*RECORDS*.
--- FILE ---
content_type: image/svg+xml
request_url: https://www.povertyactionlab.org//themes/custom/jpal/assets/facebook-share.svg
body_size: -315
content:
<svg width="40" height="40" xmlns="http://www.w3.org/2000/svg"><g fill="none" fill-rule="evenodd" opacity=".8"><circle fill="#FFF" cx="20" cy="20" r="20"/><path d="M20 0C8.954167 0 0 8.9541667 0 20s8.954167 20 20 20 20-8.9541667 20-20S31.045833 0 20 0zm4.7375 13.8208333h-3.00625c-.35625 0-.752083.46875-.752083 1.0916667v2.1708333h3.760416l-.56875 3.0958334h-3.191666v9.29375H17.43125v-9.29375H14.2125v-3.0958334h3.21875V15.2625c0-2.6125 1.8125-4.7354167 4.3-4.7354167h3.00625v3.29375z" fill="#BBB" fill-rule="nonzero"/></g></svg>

*WHAT YOU NEED TO DO*. Would you repeat all the material exactly as it is shown?

*ANSWER TO THIS PROBLEM*.
--- FILE ---
content_type: image/svg+xml
request_url: https://www.povertyactionlab.org//themes/custom/jpal/assets/facebook-share.svg
body_size: -315
content:
<svg width="40" height="40" xmlns="http://www.w3.org/2000/svg"><g fill="none" fill-rule="evenodd" opacity=".8"><circle fill="#FFF" cx="20" cy="20" r="20"/><path d="M20 0C8.954167 0 0 8.9541667 0 20s8.954167 20 20 20 20-8.9541667 20-20S31.045833 0 20 0zm4.7375 13.8208333h-3.00625c-.35625 0-.752083.46875-.752083 1.0916667v2.1708333h3.760416l-.56875 3.0958334h-3.191666v9.29375H17.43125v-9.29375H14.2125v-3.0958334h3.21875V15.2625c0-2.6125 1.8125-4.7354167 4.3-4.7354167h3.00625v3.29375z" fill="#BBB" fill-rule="nonzero"/></g></svg>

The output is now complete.